After inspecting the relevant log, I find that:

clone(child_stack=NULL, flags=CLONE_CHILD_CLEARTID|CLONE_CHILD_SETTID|SIGCHLD, child_tidptr=0x7f04174ad850) = 1330
close(4)                                = 0
--- SIGCHLD {si_signo=SIGCHLD, si_code=CLD_EXITED, si_pid=1330, si_uid=1000, si_status=0, si_utime=0, si_stime=0} ---
pipe([4, 5])                            = 0
clone(child_stack=NULL, flags=CLONE_CHILD_CLEARTID|CLONE_CHILD_SETTID|SIGCHLD, child_tidptr=0x7f04174ad850) = 1331
close(5)                                = 0
close(3)                                = 0
pipe([3, 5])                            = 0
clone(child_stack=NULL, flags=CLONE_CHILD_CLEARTID|CLONE_CHILD_SETTID|SIGCHLD, child_tidptr=0x7f04174ad850) = ? ERESTARTNOINTR (To be restarted)
--- SIGCHLD {si_signo=SIGCHLD, si_code=CLD_EXITED, si_pid=1331, si_uid=1000, si_status=0, si_utime=0, si_stime=0} ---
clone(child_stack=NULL, flags=CLONE_CHILD_CLEARTID|CLONE_CHILD_SETTID|SIGCHLD, child_tidptr=0x7f04174ad850) = 1332
close(5)                                = 0
--- SIGCHLD {si_signo=SIGCHLD, si_code=CLD_EXITED, si_pid=1332, si_uid=1000, si_status=0, si_utime=0, si_stime=0} ---
close(4)                                = 0
pipe([4, 5])                            = 0
clone(child_stack=NULL, flags=CLONE_CHILD_CLEARTID|CLONE_CHILD_SETTID|SIGCHLD, child_tidptr=0x7f04174ad850) = 1333

specifically, the line with ERESTARTNOINTR (To be restarted) is causing me to fail. I reported this to the TA in charge of the assignment after my professor helped me debug and said it is possibly a bug in the test cases.
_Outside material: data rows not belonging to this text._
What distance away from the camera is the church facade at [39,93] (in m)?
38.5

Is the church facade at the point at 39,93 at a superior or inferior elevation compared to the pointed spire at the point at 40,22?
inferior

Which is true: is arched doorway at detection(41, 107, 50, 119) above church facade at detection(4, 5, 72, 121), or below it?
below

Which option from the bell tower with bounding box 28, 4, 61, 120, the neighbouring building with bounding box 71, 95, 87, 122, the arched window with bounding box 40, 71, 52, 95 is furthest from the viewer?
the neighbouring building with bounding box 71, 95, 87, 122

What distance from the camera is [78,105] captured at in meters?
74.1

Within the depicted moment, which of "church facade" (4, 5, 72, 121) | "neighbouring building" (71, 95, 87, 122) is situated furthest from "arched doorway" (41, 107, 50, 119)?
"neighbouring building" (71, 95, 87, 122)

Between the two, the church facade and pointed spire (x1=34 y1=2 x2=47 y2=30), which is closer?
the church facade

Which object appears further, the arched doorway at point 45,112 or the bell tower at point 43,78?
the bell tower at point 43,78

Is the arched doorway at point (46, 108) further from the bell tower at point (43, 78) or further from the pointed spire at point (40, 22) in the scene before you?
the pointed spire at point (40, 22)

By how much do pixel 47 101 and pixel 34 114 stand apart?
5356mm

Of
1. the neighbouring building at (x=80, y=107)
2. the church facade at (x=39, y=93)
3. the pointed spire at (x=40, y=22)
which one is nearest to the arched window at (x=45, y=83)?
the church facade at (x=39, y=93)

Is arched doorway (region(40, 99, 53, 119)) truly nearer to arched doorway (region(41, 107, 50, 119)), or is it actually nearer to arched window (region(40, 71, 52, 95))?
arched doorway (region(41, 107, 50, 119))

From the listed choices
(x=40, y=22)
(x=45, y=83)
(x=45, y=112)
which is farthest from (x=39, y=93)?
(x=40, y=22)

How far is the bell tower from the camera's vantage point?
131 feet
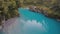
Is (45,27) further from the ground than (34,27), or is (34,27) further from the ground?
(34,27)

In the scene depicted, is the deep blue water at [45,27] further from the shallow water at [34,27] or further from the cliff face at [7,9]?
the cliff face at [7,9]

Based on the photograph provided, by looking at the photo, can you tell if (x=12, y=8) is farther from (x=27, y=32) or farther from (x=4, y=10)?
(x=27, y=32)

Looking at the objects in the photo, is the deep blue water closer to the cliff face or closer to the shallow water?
the shallow water

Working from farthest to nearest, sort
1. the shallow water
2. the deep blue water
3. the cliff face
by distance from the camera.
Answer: the cliff face < the deep blue water < the shallow water

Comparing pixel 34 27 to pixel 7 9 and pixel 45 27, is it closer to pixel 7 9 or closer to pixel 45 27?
pixel 45 27

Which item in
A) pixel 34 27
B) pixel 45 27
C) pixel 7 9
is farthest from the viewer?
pixel 7 9

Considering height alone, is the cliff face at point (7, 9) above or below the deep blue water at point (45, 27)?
above

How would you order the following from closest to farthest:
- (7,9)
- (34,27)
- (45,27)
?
(34,27) → (45,27) → (7,9)

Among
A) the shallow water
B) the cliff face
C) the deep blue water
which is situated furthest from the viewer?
the cliff face

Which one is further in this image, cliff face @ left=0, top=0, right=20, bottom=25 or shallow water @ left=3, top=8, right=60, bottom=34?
cliff face @ left=0, top=0, right=20, bottom=25

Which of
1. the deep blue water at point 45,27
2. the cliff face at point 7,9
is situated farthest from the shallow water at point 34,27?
the cliff face at point 7,9

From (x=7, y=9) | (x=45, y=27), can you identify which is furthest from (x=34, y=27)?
(x=7, y=9)

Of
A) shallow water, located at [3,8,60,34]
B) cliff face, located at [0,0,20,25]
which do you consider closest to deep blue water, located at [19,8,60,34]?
shallow water, located at [3,8,60,34]

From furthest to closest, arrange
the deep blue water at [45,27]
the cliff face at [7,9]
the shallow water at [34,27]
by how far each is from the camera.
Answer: the cliff face at [7,9] → the deep blue water at [45,27] → the shallow water at [34,27]
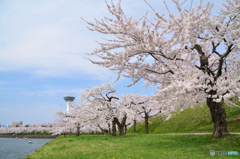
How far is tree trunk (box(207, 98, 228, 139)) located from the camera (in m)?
12.2

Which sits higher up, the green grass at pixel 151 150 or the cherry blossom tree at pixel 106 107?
the cherry blossom tree at pixel 106 107

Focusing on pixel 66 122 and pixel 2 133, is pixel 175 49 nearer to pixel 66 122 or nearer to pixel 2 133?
pixel 66 122

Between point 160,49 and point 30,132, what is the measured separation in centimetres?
11059

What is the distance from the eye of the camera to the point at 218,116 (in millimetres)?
12320

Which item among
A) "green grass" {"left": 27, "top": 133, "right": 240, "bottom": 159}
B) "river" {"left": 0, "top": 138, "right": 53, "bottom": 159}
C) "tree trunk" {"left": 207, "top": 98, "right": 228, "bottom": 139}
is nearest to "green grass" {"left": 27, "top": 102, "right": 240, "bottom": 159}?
"green grass" {"left": 27, "top": 133, "right": 240, "bottom": 159}

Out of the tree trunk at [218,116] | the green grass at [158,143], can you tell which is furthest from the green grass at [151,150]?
the tree trunk at [218,116]

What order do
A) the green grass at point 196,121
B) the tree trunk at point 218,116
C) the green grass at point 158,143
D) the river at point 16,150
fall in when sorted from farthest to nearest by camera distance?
1. the green grass at point 196,121
2. the river at point 16,150
3. the tree trunk at point 218,116
4. the green grass at point 158,143

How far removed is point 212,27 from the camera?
10641 millimetres

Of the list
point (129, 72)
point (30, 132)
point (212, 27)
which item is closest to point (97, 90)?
point (129, 72)

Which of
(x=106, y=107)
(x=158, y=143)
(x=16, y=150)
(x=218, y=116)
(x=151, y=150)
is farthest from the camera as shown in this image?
(x=16, y=150)

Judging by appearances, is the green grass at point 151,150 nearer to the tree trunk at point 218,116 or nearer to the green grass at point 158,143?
the green grass at point 158,143

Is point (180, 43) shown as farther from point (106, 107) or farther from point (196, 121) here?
point (196, 121)

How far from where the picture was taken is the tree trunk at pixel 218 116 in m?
12.2

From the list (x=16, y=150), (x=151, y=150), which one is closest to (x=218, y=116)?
(x=151, y=150)
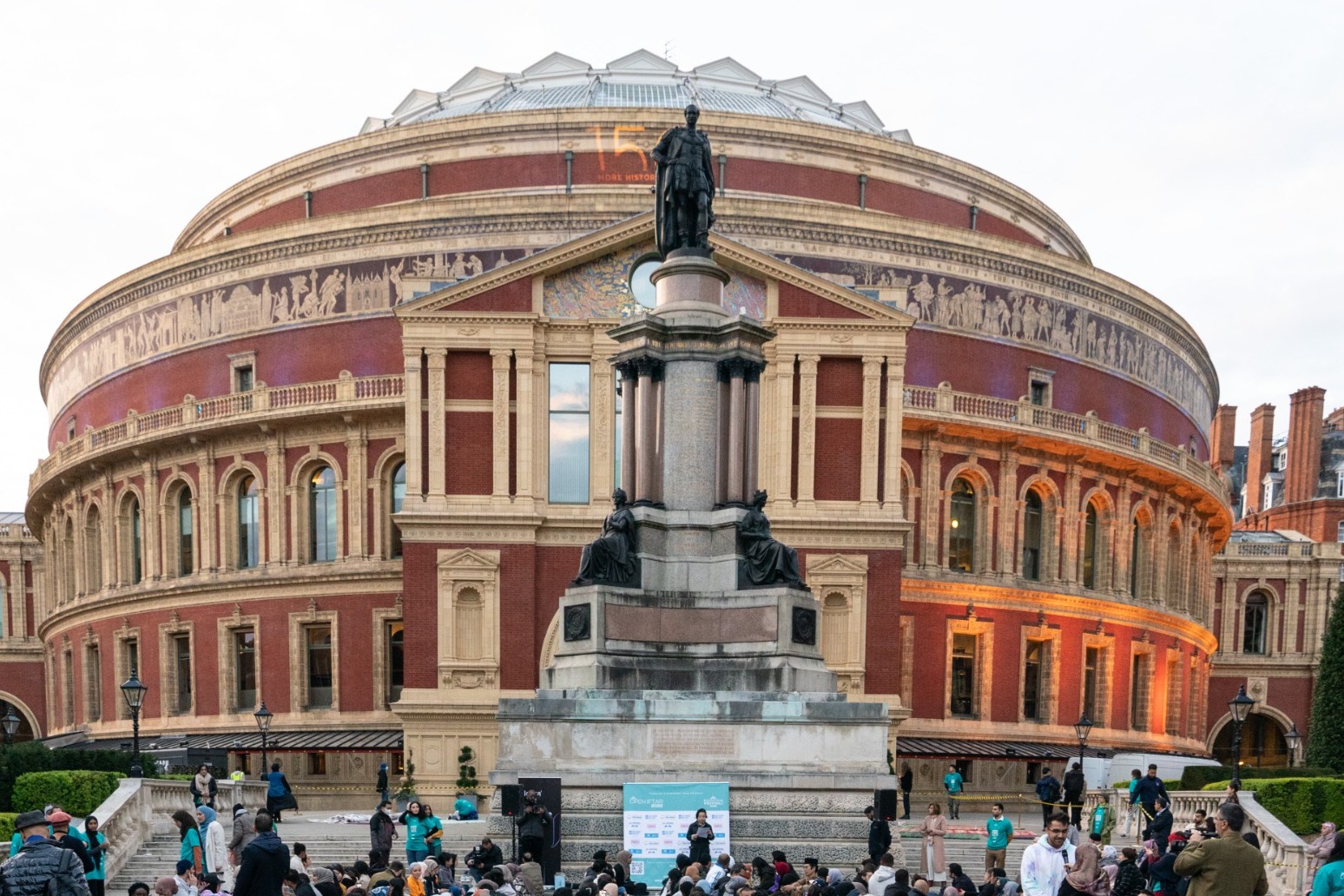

I was wondering why exactly clone() could fail, as it seems like fork() handles this in a nice C wrapper for us. I was also wondering what specifically is happening here, and also why it seems that system calls in general seem to have an incomplete and a resumed state, as my OS professor said he doesn't know too much about it, and he basically said it could be "race conditions in the kernel".


Solution

  • The man page for clone(2) says that ERESTARTNOINTR is returned when

    System call was interrupted by a signal and will be restarted. (This can be seen only during a trace.)

    The failing clone syscall in the provided log was interrupted by the SIGCHLD signal for pid 1331.